A la vista, las obras seleccionadas para la VIII Bienal de Cerámica Amelia Peláez dedicada este año a esculturas e instalaciones, sólo dan cuenta del amplio diapasón cubierto por obras de artistas de –prácticamente– tres generaciones que sometieron humildemente al jurado, el fruto de su trabajo creativo.
La reducción, de alguna manera drástica, efectuada sobre las 52 piezas sometidas a consideración, obedece al sentido de conseguir que la muestra sea representativa de una práctica que tiene en el barro el medio para trasmitir el espectro de necesidades comunicativas de quienes lo han hecho suyo como soporte idóneo. Sitúan así volúmenes en el espacio, con toda la responsabilidad que supone incidir en el ambiente que envuelve al ser humano.

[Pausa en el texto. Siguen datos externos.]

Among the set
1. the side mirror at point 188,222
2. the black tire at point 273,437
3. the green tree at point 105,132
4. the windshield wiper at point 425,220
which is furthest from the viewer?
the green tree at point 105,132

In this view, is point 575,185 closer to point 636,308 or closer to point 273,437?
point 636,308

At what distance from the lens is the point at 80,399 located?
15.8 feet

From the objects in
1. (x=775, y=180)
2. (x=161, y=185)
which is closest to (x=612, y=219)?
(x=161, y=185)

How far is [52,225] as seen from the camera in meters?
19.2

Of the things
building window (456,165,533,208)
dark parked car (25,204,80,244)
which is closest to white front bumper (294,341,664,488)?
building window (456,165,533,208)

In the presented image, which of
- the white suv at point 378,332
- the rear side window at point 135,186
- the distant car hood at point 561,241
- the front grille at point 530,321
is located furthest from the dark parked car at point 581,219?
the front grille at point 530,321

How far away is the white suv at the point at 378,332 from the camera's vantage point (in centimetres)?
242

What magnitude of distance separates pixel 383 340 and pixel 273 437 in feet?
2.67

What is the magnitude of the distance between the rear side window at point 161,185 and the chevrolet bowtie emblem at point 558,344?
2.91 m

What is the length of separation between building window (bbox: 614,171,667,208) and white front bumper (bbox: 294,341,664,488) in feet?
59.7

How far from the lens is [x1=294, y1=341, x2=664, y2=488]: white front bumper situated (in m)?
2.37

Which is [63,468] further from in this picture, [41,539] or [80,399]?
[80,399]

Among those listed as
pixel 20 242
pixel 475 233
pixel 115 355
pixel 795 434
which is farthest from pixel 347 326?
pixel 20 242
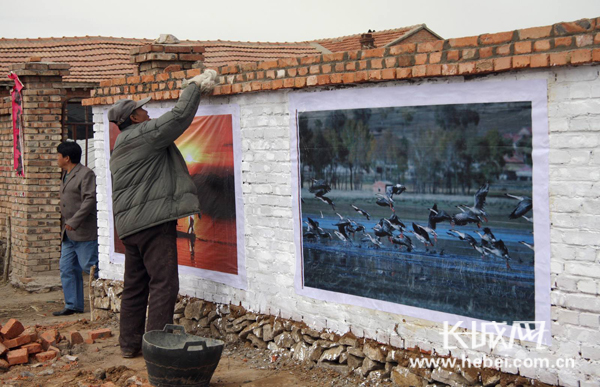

De la escultura a la instalación no siempre los límites son precisos; verdaderamente, la cuestión carece de importancia, siempre que el hecho plástico esté animado por el genio creativo. Entonces, ambiciosos planteamientos en lo conceptual, tanto como el nivel de las formas logradas, exploran la plasticidad y nobleza de un recurso que sirve tanto al fuerte expresionismo de Osmany Betancourt como a las pulidas superficies desplegadas por Carlos Enrique Prado, quien se empeña aquí en extender el rango apreciativo al descubrir en el
objeto encontrado aquel nivel metafórico subyacente que aflora al extraerlo de contexto. Colocados en los dos extremos de la cadena asociativa que detona el arte, estos artistas, que tienen puntos de vista radicalmente opuestos y posiciones estéticas disímiles, dan frutos cuajados aunque tan distantes como pueda imaginarse. Entre uno y otro polo, hallamos la gama de propuestas, los matices cuyas intenciones de extraer de lo cotidiano la trascendencia que reclama el arte
para que el ejercicio estético no resulte entrampado en los pedestres límites de lo anecdótico. Huir de la banalidad para materializar la hazaña que reclama la formulación artística es columna vertebral de este concurso cuya definitiva misión es tratar de ser justos con la dedicada labor de quienes encuentran en la cerámica razón de vida y vehículo para el gran arte que, por serlo, huye del jolgorio y se concentra en el exigente universo de la reflexión.
Treinta y ocho obras seleccionadas arrojan luz sobre aspectos frecuentemente dejados al margen de la atención cotidiana. Las abstracciones son escasas, pero cumplen la función de incidir en el costado lírico del arte; tales productos –discretos por naturaleza– acentúan, al contrastar con ellos, la vigencia de modos que asumen la responsabilidad de la crónica para sublimarla con la fuerza de una estética comprometida con el deber de otorgarle ese rango de permanencia intrínseco en el gesto creativo. Trabajar para ahora y con los ojos puestos en el futuro, es la cualidad que más se debe reconocer en quienes –entre los expositores– descuellan por la audacia de sus planteamientos y la brillante posibilidad de materializarlos.